(The 2018 Toronto International Film Festival runs September 6-16 in, you guessed it, Toronto, Canada. Hammer to Nail has boots on the ground in the form of lead critic Chris Reed and Matt Delman. They’re excited to bring you some amazing reviews so stay tuned!)
One of the many fine aspects of Iranian director Jafar Panahi’s mesmerizing new film, 3 Faces, is that one need not appreciate its larger, metanarrative about Panahi’s own career and the nature of censorship in Iran to find the central story compelling. Certainly, the more one knows, the greater the resonance of the movie. But at its heart, 3 Faces tells a simple tale of a young girl’s desire to escape the oppressive restrictions of her small town and follow her dreams. Sounds like a Disney fable, right?
Well, yes and no. We open with stark footage, shot on an iPhone, of young Marziyeh, from a remote village to the northwest of Tehran, appearing to hang herself. The cause of her desperation? Her parents’ refusal to let her study acting in the capital. They have, instead, arranged a marriage to keep her close to home and in her traditional place as a wife. With a sudden cut, we find ourselves in a car with director Panahi and the Iranian actress Behnaz Jafari, playing versions of themselves, driving at night to Marziyeh’s village, Panahi behind the wheel and Jafari watching, over and over, the video of the girl’s death. In that farewell address, Marziyeh directly invokes Jafari as her only hope. “Come save me,” she cries.

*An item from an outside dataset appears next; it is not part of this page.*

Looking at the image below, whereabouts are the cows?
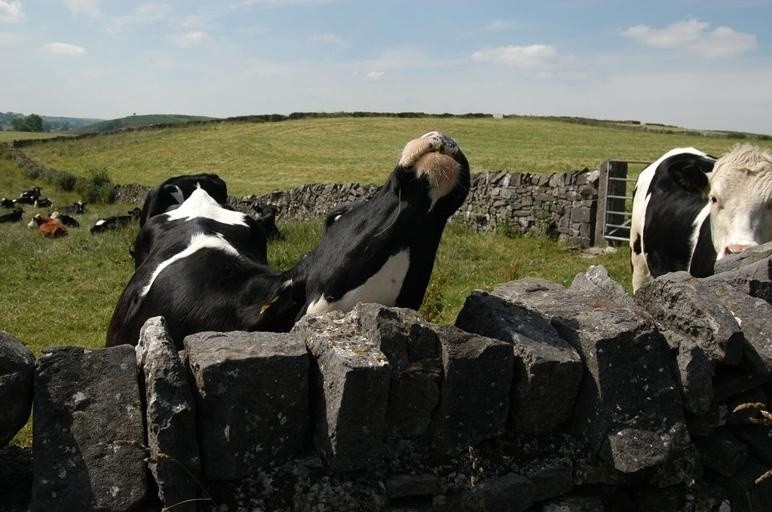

And so, off Jafari goes, with Panahi as her chauffeur.
I will allow what happens to remain a mystery, but what is no mystery is Panahi’s mastery of craft. A quick glimpse through his biography reveals the lengths to which he has had to go to make films since his political arrest in 2010, including the top-secret 2011 This Is Not a Film, produced while he was under house confinement. Here, using the simple premise of a road trip by two urbanites into the rugged hinterlands, Panahi—often with just two people in the scene—offers a profound meditation on art and its power to elevate the seeming mundane into sublime beauty. Always subtle, Panahi treats his subjects with respect, no matter how different their worldview from his own, leading us on a journey of discovery, as well, into the deep truths behind myth and superstition. Our beliefs may differ, but we all seek higher meaning to our lives.
Shot on small Canon and Sony DSLR cameras, 3 Faces keeps its focus squarely on the human visage, befitting its title, yet we catch glimpses of enough rugged mountain landscapes to help explain Marziyeh’s misery. It’s gorgeous country, for sure, but for a sensitive young woman longing for more, there is nothing. She might as well be one of the breeding cows we hear about (and see, at the end, in Panahi’s evocative final shot), good for one thing only. The actress Jafari may be angry that she has had to temporarily abandon her city life to come verify the girl’s fate, but once there, she eventually understands. Adding to the bleak poignancy is a side narrative of a retired actress who has made her home in the village, banished to its periphery as a no-good “entertainer” whose life has been wasted. Jafari surely sees parallels in what could happen to her, and becomes even more determined to save Marziyeh, if possible.
That’s a lot to tackle in just 100 minutes, yet Panahi not only manages it all, and well, but does so at a languorous pace that belies Marziyeh’s feverish agony. He favors slow pans and long takes, holding for extended periods of time on facial close-ups or wide vistas while we hear off-screen sound from another source. He’s also delightfully elliptical, as in a late scene where we cut from a deranged man holding a rock, as Panahi walks away, to Panahi driving his vehicle with, now, a broken lower windshield. And on top of the entire construct is the question, posed by Jafari, of whether the narrative has not been completely stage-managed by Panahi (the Panahi within the movie, that is) as a way to make a movie about this very event. A director directing a film about a director directing an actress to save another actress from not being an actress. Not very Disney, after all, but a lot more interesting.